Moreover, with similar result of GATA domain analysis found in A. thaliana , BnGATAs in the subfamilies I, II and IV contained 18 residues in the zinc finger loop (C-X2-C-X18-C-X2-C), with the exception of BnGATA2.8 and BnGATA2.26, where N-X2-C-X18-C-X2-C appears instead of C-X2-C-X18-C-X2-C) (Fig. 3). All 10 BnGATAs in the subfamily III contained 20 residues between the second and the third Cys residues in the zinc finger (C-X2-C-X20-C-X2-C). In addition, several amino acid sites showed high conservation in the GATA domains such as LCNACG residues (Fig. 3).
The distribution, genomic synteny and gene duplication of BnGATA genes
Totally, 84 out of 96 BnGATA genes were distributed over 19 chromosomes, while other 12 genes were assigned into random fragments (6 on the AAnn subgenome and 6 on the CCnn subgenome) (Fig. 4 and Table S2). Among 84 BnGATAs, 46 genes located on the AA subgenome, including 16 subfamily I genes, 22 subfamily II genes, 5 subfamily III genes and 3 subfamily IV genes; while 50 genes located on the CC subgenome, including 20 subfamily I genes, 21 subfamily II genes, 5 subfamily III genes and 4 subfamily IV genes (Fig. 4). Some BnGATA genes were formed as clusters in the same chromosomes, such as BnGATA1.32 and BnGATA2.36 (Fig. 4). However, most BnGATA genes were randomly distributed on the AA or CC subgenome. In addition, Chr A1 showed the highest density of BnGATAs with 7 genes from the subfamilies II and III (Fig. 4).
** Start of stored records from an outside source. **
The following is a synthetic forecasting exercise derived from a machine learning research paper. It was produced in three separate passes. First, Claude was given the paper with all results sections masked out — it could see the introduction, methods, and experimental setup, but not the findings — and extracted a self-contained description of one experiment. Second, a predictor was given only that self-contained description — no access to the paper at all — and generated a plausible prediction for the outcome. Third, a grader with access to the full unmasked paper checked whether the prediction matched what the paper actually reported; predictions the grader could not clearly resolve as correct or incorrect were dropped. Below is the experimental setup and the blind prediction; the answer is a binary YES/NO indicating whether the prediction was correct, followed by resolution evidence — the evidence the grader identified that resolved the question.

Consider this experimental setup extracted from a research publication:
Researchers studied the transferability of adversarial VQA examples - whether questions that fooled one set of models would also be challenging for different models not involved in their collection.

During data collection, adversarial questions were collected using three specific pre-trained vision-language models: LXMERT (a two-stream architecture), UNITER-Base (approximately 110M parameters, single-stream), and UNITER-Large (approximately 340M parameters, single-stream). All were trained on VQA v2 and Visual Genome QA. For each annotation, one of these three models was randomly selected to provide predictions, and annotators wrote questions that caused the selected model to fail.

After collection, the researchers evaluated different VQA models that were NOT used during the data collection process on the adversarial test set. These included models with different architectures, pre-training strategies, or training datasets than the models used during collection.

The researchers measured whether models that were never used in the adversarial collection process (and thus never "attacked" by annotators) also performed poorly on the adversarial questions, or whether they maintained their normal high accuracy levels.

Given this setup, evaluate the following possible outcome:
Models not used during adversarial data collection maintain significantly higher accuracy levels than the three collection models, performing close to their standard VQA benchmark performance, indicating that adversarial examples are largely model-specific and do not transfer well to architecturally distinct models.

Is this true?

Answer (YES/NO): NO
Using BLAST and MCScanX methods, 82 segmental duplication events of the GATAs were identified (Fig. 4 and Table S5). Among these events, 80 duplication events occurred across chromosomes, while 2 events were detected within a chromosome (BnGATA1.28/BnGATA1.31, BnGATA1.19/BnGATA1.21). Furthermore, 14 duplication events took place on the AA subgenome, 14 events on the CC subgenome, and 50 events across AA/CC subgenomes. The results suggest that some BnGATA genes possibly came into being during gene duplication, and the segmental duplication events could play key roles in the expansion of BnGATA genes in B. napus.
To better understand the evolution of BnGATA genes, the synteny of the GATA gene pairs between the genomes of B. napus and A. thaliana was constructed (Fig. 5 and Table S6). Here, 55 BnGATAs exhibited syntenic relationship with AtGATAs. Some AtGATAs were associated with more than one orthologous copies in B. napus. For example, AT2G45050 showed syntenic relationship with BnGATA1.7, BnGATA1.8, BnGATA1.19 and BnGATA1.21 (Table S6). Moreover, collinear gene pairs of GATA genes fixed on highly conserved syntenic blocks were also detected (Fig. 5 and Table S6).
Expression profiles of BnGATAs in different tissues
The expression profiles of 96 BnGATA genes in 12 tissues of the rapeseed cultivar ZS11 were compared (Fig. 6 and Table S7). According to the difference of their expression pattern, these genes were clustered into three groups. In details, a total of 39 genes were classified into the group 1 showing low expression levels or not detected in the tissues examined. 12 BnGATAs were belonging to the group 2 with high expression levels in these tissues. Meanwhile, 43 BnGATAs were included in the group 3 showing preferential expression profiles across tissues. For instance, BnGATA1.11 was not expressed in wilting pistil, expressed with low levels in blossomy pistil and root, but expressed highly in other tissues (Fig. 6 and Table S7).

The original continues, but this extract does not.